Bartholomew County residents have a great opportunity to offer ideas and shape the community in which they live by participating on a committee that will evaluate local livestock regulations — including confined animal feeding operations.
County officials wisely formed the committee after the county’s Board of Zoning Appeals approved William Gelfius’ request to seek approval of a hog-growing operation near Anderson Falls Park, a nature preserve considered a community gem.
Gelfius withdrew a request for a zoning exception for an 8,800-hog operation after encountering intense opposition. He’s now seeking a 4,400-head hog operation at his farm along East County Road 200N in the eastern part of the county.
Opponents say the new proposal still raises the same concerns, such as possible water contamination, harm to the nature preserve and lowering property values.

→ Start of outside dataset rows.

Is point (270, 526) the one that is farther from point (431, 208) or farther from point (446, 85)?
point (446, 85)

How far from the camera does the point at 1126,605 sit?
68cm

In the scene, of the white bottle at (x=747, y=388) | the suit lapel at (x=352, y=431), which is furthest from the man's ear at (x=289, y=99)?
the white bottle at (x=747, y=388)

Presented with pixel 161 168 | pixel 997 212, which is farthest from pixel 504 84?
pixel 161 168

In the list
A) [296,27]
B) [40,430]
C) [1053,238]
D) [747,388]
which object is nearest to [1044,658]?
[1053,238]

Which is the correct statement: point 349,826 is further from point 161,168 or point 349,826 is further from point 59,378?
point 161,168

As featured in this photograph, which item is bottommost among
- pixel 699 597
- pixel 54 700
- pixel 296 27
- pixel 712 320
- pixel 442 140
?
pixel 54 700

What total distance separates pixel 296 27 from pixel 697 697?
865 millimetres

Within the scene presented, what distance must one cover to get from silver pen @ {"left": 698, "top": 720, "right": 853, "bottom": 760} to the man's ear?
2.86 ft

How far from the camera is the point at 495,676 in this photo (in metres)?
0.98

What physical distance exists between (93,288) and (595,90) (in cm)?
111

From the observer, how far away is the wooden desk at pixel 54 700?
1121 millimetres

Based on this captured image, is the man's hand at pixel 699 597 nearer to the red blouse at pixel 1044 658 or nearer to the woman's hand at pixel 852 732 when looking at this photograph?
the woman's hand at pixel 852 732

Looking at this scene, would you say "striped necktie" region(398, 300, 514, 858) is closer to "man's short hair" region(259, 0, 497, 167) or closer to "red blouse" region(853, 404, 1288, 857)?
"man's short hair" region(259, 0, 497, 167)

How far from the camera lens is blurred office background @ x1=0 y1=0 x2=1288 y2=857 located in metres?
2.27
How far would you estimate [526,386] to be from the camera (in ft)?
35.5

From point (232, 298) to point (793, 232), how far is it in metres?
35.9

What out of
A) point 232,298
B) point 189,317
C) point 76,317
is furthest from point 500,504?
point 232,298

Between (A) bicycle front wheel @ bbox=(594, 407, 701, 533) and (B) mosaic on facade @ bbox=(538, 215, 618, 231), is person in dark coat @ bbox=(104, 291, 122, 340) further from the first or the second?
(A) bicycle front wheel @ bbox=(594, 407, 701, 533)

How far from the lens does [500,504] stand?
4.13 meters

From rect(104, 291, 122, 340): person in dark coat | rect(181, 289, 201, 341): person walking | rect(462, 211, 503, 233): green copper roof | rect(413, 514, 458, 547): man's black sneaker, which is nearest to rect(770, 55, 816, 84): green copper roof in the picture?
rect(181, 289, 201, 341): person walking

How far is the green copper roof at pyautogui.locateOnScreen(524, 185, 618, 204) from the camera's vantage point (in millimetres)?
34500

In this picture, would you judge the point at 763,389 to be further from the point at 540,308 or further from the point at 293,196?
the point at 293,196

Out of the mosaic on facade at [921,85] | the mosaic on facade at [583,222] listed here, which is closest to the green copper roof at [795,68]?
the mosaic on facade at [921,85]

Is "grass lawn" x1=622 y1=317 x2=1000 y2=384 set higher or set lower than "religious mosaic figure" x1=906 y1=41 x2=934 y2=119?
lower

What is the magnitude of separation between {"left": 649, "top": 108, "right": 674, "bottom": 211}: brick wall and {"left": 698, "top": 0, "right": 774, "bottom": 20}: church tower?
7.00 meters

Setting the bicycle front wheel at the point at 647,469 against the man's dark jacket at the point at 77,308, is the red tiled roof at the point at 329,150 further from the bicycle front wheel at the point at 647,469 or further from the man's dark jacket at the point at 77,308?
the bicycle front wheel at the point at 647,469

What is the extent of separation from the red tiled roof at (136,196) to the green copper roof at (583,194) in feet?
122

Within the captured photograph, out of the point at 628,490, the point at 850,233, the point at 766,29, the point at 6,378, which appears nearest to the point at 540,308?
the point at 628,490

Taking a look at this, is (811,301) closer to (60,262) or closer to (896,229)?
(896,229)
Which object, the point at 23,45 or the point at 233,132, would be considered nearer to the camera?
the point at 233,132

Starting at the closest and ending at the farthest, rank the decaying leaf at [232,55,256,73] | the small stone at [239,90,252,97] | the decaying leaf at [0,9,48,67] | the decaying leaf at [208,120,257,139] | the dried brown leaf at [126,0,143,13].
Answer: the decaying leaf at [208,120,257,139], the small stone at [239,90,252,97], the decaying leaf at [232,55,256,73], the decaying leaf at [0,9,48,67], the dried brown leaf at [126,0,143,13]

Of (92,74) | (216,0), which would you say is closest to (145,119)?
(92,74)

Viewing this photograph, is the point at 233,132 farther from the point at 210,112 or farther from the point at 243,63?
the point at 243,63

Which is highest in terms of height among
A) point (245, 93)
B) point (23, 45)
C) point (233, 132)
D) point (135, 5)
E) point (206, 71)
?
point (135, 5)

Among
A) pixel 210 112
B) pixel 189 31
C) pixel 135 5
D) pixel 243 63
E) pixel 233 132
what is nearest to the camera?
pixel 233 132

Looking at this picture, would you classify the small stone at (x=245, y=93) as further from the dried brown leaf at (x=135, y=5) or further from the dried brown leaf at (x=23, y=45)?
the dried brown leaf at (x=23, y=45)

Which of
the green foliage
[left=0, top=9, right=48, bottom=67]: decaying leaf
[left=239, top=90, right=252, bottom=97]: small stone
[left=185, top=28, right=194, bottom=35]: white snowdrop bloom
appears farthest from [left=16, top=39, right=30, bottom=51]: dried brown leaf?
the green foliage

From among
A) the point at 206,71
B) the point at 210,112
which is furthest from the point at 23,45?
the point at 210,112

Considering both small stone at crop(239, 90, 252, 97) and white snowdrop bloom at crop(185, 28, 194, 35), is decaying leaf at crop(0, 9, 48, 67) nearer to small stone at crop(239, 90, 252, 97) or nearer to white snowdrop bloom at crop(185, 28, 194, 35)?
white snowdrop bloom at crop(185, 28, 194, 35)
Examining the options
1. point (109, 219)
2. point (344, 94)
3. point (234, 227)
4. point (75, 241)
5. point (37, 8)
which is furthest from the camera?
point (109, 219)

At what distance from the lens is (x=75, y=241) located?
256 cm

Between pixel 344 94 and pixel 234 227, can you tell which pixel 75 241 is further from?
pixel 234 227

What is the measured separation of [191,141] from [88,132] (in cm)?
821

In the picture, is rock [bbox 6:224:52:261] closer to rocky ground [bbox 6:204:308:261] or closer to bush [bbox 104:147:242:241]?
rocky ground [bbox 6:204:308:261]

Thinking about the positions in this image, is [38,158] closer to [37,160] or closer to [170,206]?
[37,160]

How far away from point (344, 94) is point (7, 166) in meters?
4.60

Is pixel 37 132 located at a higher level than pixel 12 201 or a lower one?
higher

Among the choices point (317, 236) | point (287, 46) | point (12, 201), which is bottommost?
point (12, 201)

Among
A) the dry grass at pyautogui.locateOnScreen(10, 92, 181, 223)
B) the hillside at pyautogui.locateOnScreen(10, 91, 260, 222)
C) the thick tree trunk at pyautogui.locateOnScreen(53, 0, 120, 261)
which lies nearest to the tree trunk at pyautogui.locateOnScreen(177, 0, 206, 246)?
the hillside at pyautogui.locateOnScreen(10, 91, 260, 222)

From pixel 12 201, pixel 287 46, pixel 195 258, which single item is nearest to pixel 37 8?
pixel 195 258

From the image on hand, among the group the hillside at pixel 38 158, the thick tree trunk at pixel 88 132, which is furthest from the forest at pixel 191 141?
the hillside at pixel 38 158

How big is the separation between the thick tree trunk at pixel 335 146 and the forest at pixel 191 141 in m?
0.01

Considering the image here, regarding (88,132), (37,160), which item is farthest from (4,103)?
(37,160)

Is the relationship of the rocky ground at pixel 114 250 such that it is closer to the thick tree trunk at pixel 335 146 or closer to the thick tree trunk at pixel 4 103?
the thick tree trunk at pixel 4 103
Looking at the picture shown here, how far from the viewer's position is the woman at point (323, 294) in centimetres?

The county is home to seven large-scale hog farms, and opponents worry current rules aren’t strict enough to prevent an expansion of these operations.
Whether you support or oppose confined animal feeding operations, residents should play a role in determining what they will allow in their community. The formation of this committee will let Bartholomew County strike a balance between property rights and quality of life concerns by neighbors.
Committee members will consider changes to permitted and conditional land uses and lot standards, for example. They’ll weigh whether rules need changing and work with the county’s comprehensive plan, which influences but does not mandate community land use and development decisions.
Equally important, the committee will provide transparency to a permitting process and regulations that aren’t easily understood.
County commissioners want people on the committee who are open-minded and can see and respect all sides of an issue. That’s a fair request considering committee members will be weighing the interests of many people with different opinions.
What’s important is that residents have an opportunity to determine what is the best fit for the county. That’s a benefit to the community.